Tuesday, October 1, 2013

The Jane Austen Book Club by Karen Joy Fowler

"Each of us has a private Austen."

My reading patterns are so predictable: once I read a novel I truly enjoy, I have to hunt down everything from the same author. I usually end up reading them in succession, too, although I try not to. If I read everything in one sitting, and they are all extremely good stories, what will I read after the next book that might turn out to be crappy? I should always have a novel waiting to restore my faith in good writing.

So, here we are. My second full-length Karen Joy Fowler.

The story seems simple because on the surface it is quick to read: five women and one man sit down to talk about Jane Austen's novels. Each chapter is a separate occasion, labeled by who is hosting and which novel is read.

Whereas I will give some time to revisit We Are All... to be able to experience at least some of the shock its twists and turns provided, Jane Austen I can see getting better and more complex with each rereading: the way Jane Austen Book Club is crafted is not simple at all. Each character is an Austen character, without heavy finger pointing or blatant copying of actions and quotables to give even the thickest reader a nudge. Their escapades, flashbacks, and interactions are clever references to Austen, while the story is completely enjoyable even if the reader has never read or heard of Jane Austen.

Adding to that, the story takes on the reflective nature of reading: we have six individuals discussing the same novels, but finding lovable traits in characters others think are appalling, or defending questionable actions their favorite characters commit. These discussions are intermingled with flashbacks to the the book club host's past, providing a framework for adulthood morals and ideas.

During this first read, I don't think I got it all: I'm not familiar with all of Austen's work (as much as I am a fan of the BBC version of Pride and Prejudice, I have never actually read it!) and now I feel like I should read them all just to be even better prepared for my second reading of this book. I'm sure I missed a lot of references.

As to my personal Austen favorite: Northanger Abbey.

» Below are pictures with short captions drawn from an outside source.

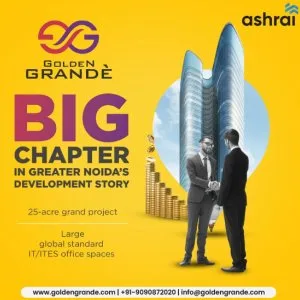 It/ites office space greater noida west | golden grande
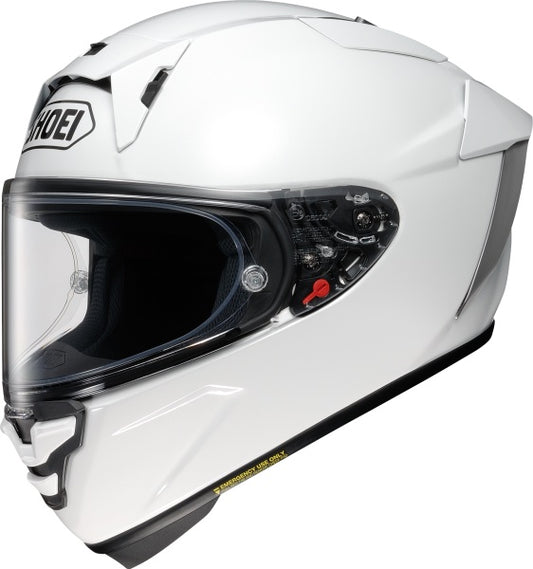 Shoei X-SPR Pro, valkoinen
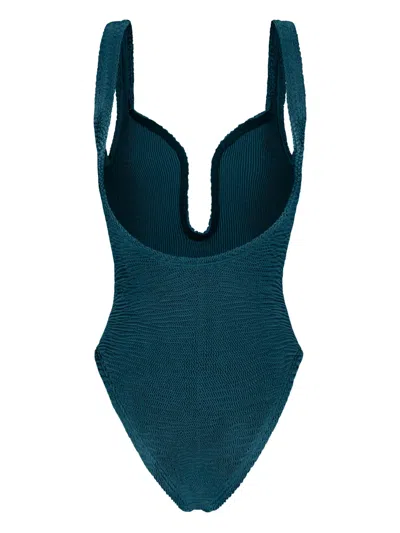 Paramidonna Mika Textured Swimsuit In Multi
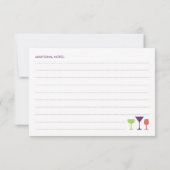 Carte de recette (Dos)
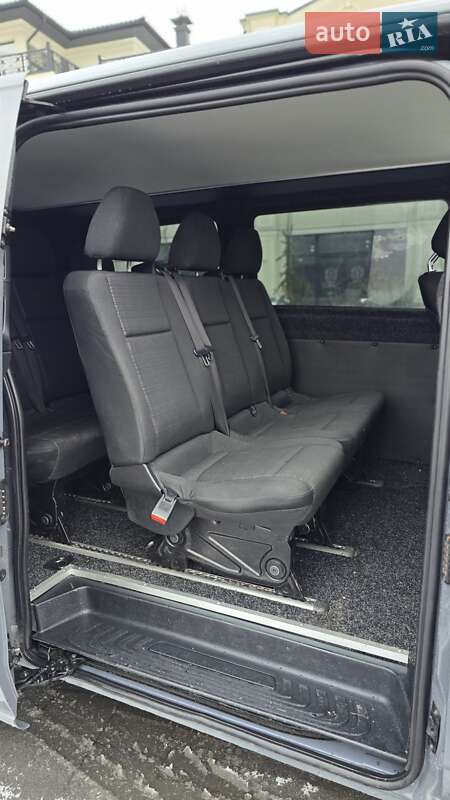 Минивэн Mercedes-Benz Vito 2015 в Мукачево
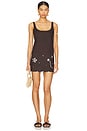 view 1 of 4 Alites Dress in Brown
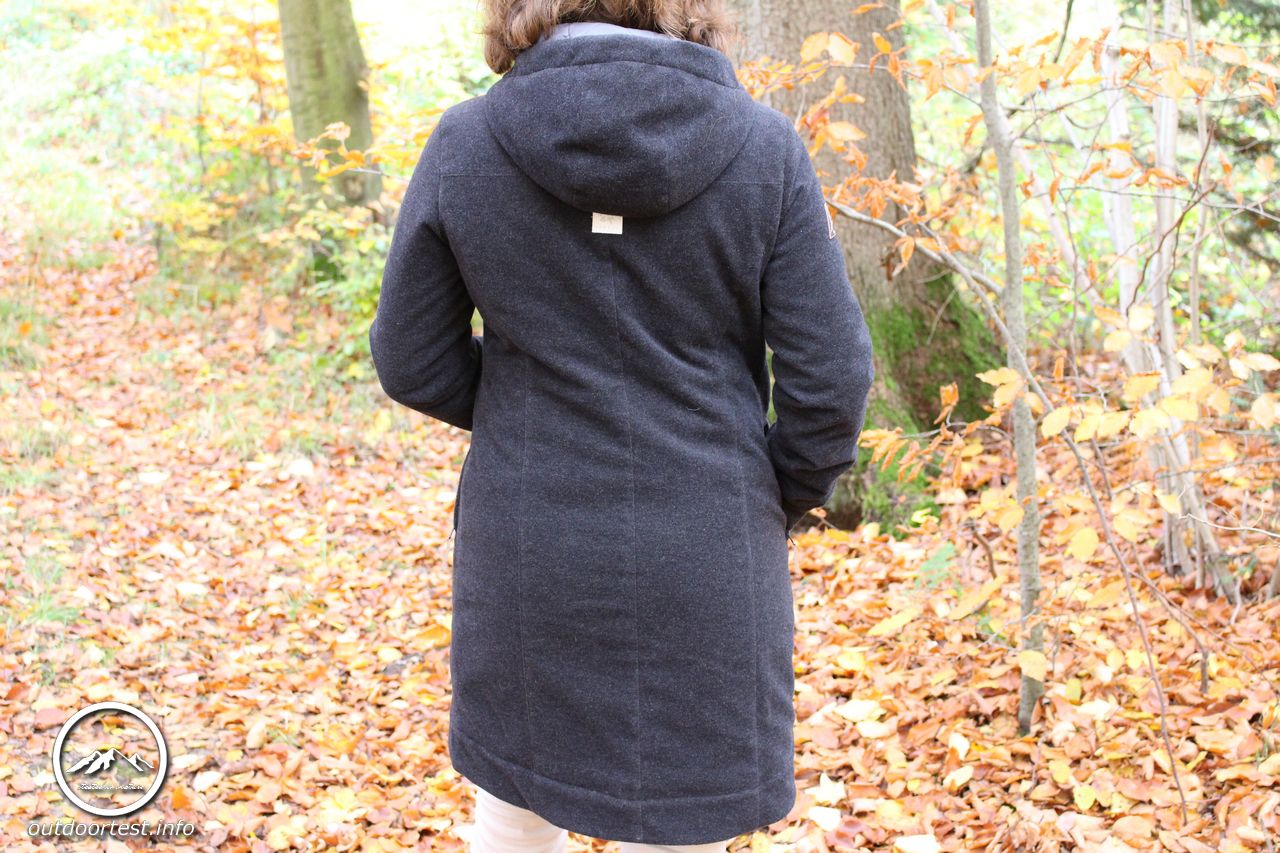 Gentic Womens Innsbruck Mantel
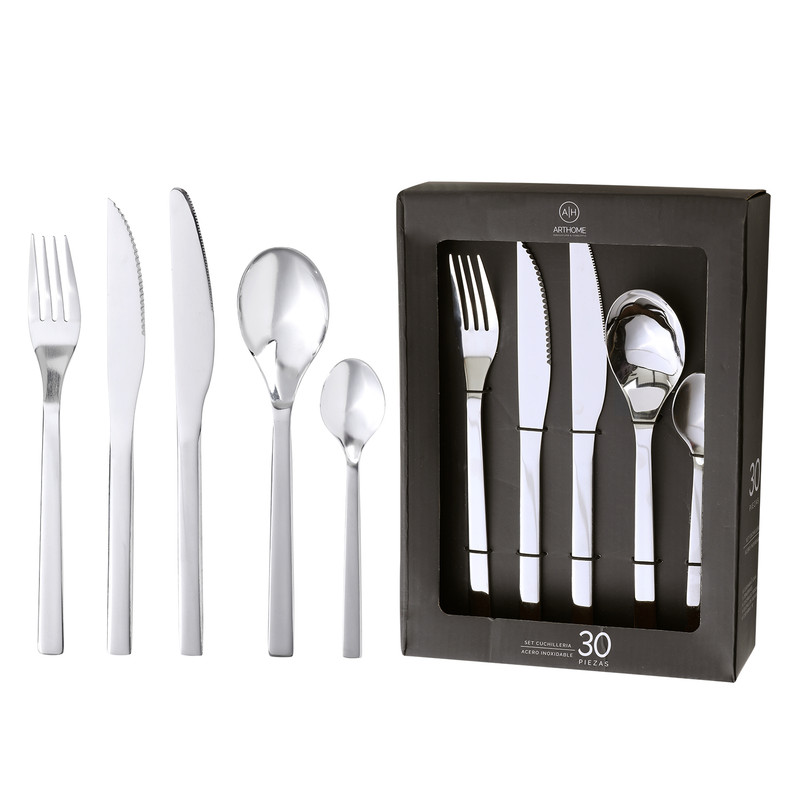 SET DE CUCHILLERIA 156 PIEZAS ARTHOME CARNE ACERO INOX CUC22 - 4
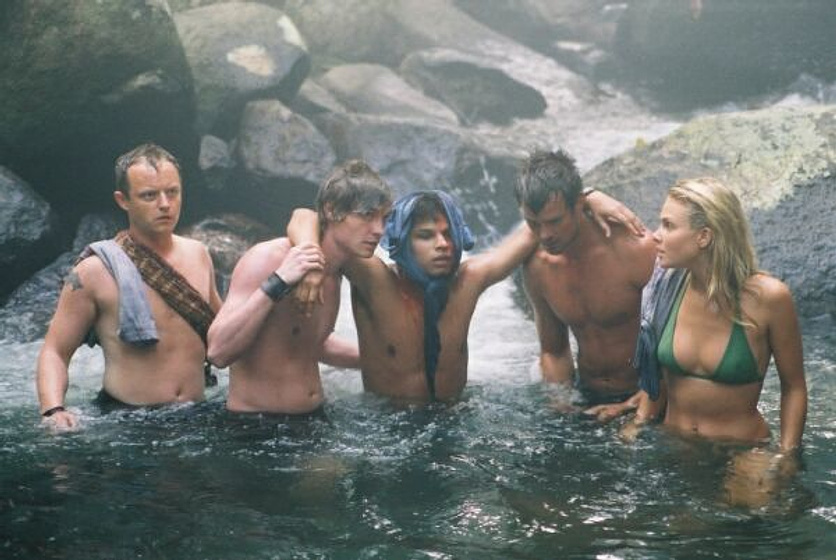 Imagen de Turistas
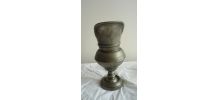 Vase en étain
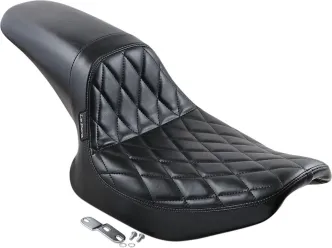 Le Pera Daytona Sport Diamond Stitched Seat For Harley Davidson 1982-2000 FXR Models (L-541DM)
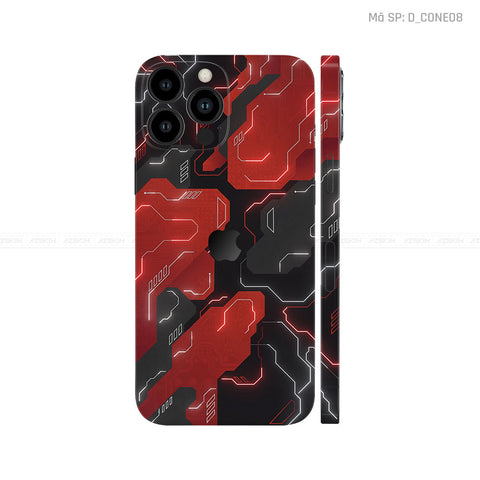Dán Skin IPhone 12 Series Hình Công Nghệ | D_CONE08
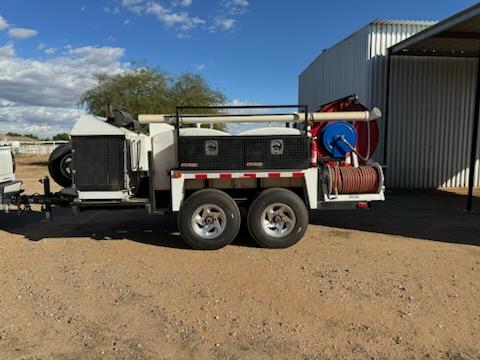 2012 U.S. Jetting 3040-600 Trailer Unit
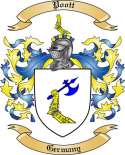 Poott Family Crest from Germany2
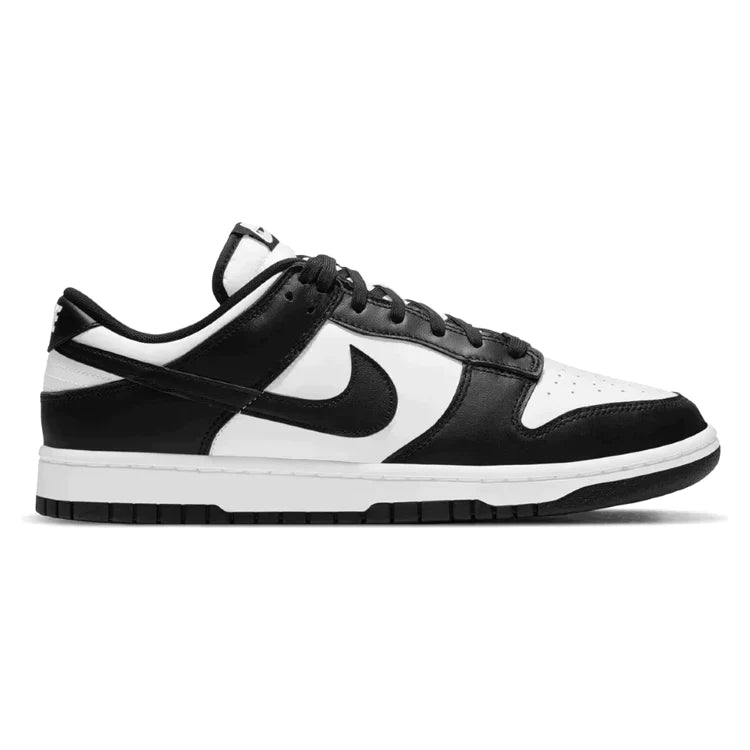 NIKE AIR DUNK LOW PRETO E BRANCO (PREMIUM)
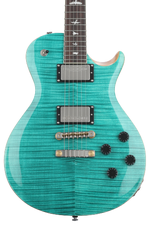 Photo of PRS SE McCarty 594 Singlecut Electric Guitar - Turquoise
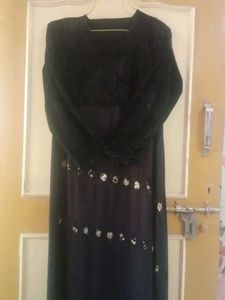 Velvet Abaya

It's a mockery of people who follow trends (Gothic literature in this case) and how obsessed impressionable young minds can get with reading fiction. Further, it is a cautionary tale for anyone thinking that a real jerk of a person will eventually turn out to be a lovable, misunderstood hero, just because that's what our tropes tell us to believe in fiction. Had this novel been written slightly later, it would have been about the dangers of believing that real life should play out like romantic comedies or Disney films.

This was the first book Austen wrote, but the last to get published--posthumously. I can just imagine her peddling this novel that criticizes fiction, and then going, Aw what the hell and writing Pride and Prejudice--where a real jerk of a person will eventually turn out to be a lovable, misunderstood hero.